Computer-Implemented Method for Optimizing a Detection Threshold of a Prediction Model

Organization Name

Robert Bosch GmbH

Inventor(s)

Daniel Zander of Oberriexingen (DE)

Anton Iakovlev of Boeblingen (DE)

Damir Shakirov of Niefern-Oeschelbronn (DE)

David Schoenleber of Karlsruhe (DE)

Erin Sebastian Schmidt of Heimsheim (DE)

Jonas Bergdolt of Bietigheim-Bissingen (DE)

Jonathan Levin of Reutlingen (DE)

Matthias Werner of Stuttgart (DE)

Stefan Patrick Lindt of Ettlingen (DE)

Timo Pfrommer of Stuttgart (DE)

Uwe Lehmann of Dresden (DE)

Computer-Implemented Method for Optimizing a Detection Threshold of a Prediction Model - A simplified explanation of the abstract

This abstract first appeared for US patent application 18443912 titled 'Computer-Implemented Method for Optimizing a Detection Threshold of a Prediction Model

The abstract describes a computer-implemented method for optimizing the detection threshold of a prediction model used to identify anomalies in components.

• The method involves providing the prediction model and pre-test results for test parameters of components.
• Final test results indicating anomalies are provided for each component.
• Anomaly results are calculated by evaluating pre-test results with the prediction model.
• Explainability values for test parameters are calculated for each component.
• The detection threshold is optimized based on anomaly results, explainability values, and final test results.

• • Key Features and Innovation:**

• Optimization of detection threshold for anomaly detection in components.
• Utilization of pre-test results and explainability values for parameter optimization.
• Integration of final test results to enhance accuracy of anomaly detection.

• • Potential Applications:**

• Quality control in manufacturing processes.
• Fault detection in machinery and equipment.
• Cybersecurity for identifying anomalies in network behavior.

• • Problems Solved:**

• Enhances accuracy in identifying anomalies in components.
• Improves efficiency in anomaly detection processes.
• Provides a systematic approach to optimizing detection thresholds.

• • Benefits:**

• Increased precision in anomaly detection.
• Reduction in false positives and false negatives.
• Enhanced reliability in predicting component anomalies.

• • Commercial Applications:**

Optimizing Detection Thresholds for Anomaly Detection in Components: Market Implications

• • Questions about the Technology:**

1. How does this method improve anomaly detection compared to traditional approaches?

  This method improves anomaly detection by optimizing the detection threshold based on pre-test results, explainability values, and final test results, leading to increased accuracy and efficiency.

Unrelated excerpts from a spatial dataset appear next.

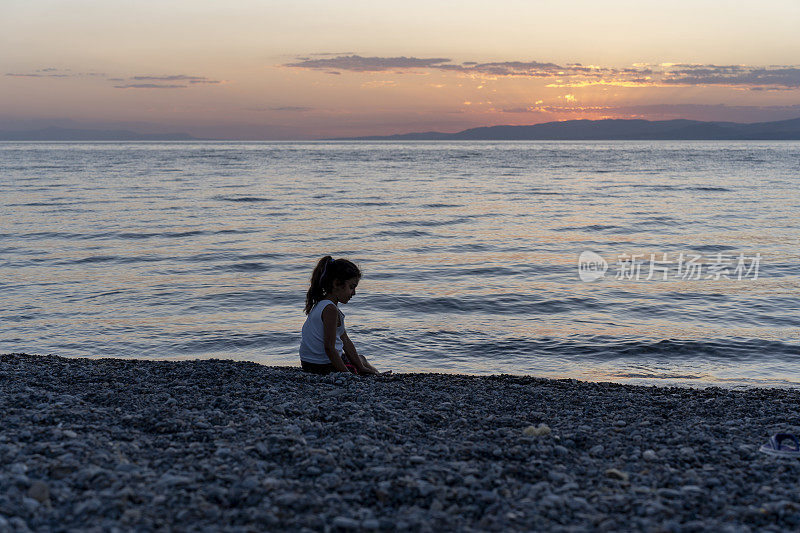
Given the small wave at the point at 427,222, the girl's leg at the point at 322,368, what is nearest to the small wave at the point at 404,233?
the small wave at the point at 427,222

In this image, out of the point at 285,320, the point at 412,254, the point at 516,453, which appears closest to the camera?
the point at 516,453

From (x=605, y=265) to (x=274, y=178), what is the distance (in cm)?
4397

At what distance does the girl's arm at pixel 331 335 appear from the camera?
27.9 ft

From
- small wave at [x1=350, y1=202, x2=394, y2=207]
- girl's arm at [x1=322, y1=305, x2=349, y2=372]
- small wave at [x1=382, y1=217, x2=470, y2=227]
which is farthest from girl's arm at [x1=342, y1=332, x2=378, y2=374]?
small wave at [x1=350, y1=202, x2=394, y2=207]

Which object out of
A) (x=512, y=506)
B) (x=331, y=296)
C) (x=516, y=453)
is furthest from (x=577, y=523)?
(x=331, y=296)

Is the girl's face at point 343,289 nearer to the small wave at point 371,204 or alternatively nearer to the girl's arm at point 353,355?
the girl's arm at point 353,355

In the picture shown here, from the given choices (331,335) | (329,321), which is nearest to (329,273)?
(329,321)

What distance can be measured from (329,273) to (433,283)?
9.15 metres

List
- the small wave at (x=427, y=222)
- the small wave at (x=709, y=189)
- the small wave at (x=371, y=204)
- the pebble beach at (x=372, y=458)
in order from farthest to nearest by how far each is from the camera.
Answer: the small wave at (x=709, y=189) → the small wave at (x=371, y=204) → the small wave at (x=427, y=222) → the pebble beach at (x=372, y=458)

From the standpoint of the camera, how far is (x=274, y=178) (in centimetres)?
5931

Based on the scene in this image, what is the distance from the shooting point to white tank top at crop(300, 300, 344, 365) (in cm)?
869

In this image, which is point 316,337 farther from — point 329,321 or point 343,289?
point 343,289

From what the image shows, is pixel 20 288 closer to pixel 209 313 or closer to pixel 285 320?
pixel 209 313

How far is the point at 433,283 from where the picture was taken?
17578mm
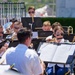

2. What are the potential challenges in implementing this method in real-world applications?

  Potential challenges in implementing this method may include data integration, model calibration, and validation processes to ensure optimal performance in diverse environments.

Original Abstract Submitted

A computer-implemented method for optimizing a detection threshold of a prediction model used to determine an anomaly of a component is disclosed. The detection threshold indicates the criterion above which the prediction model classifies a component as anomalous. The method includes (i) providing the prediction model, (ii) providing a plurality of pre-test results determined for a plurality of test parameters for a plurality of components, respectively, (iii) providing a final test result for each of the plurality of components, wherein the respective final test result indicates whether the respective component has an anomaly in a final test, (iv) calculating a respective anomaly result for each of the plurality of components by evaluating the respective pre-test results by the prediction model, (v) calculating a respective explainability value for each of the plurality of test parameters for each of the plurality of components by the prediction model, and (vi) optimizing the detection threshold based on the calculated anomaly results, the calculated explainability values and the final test results provided.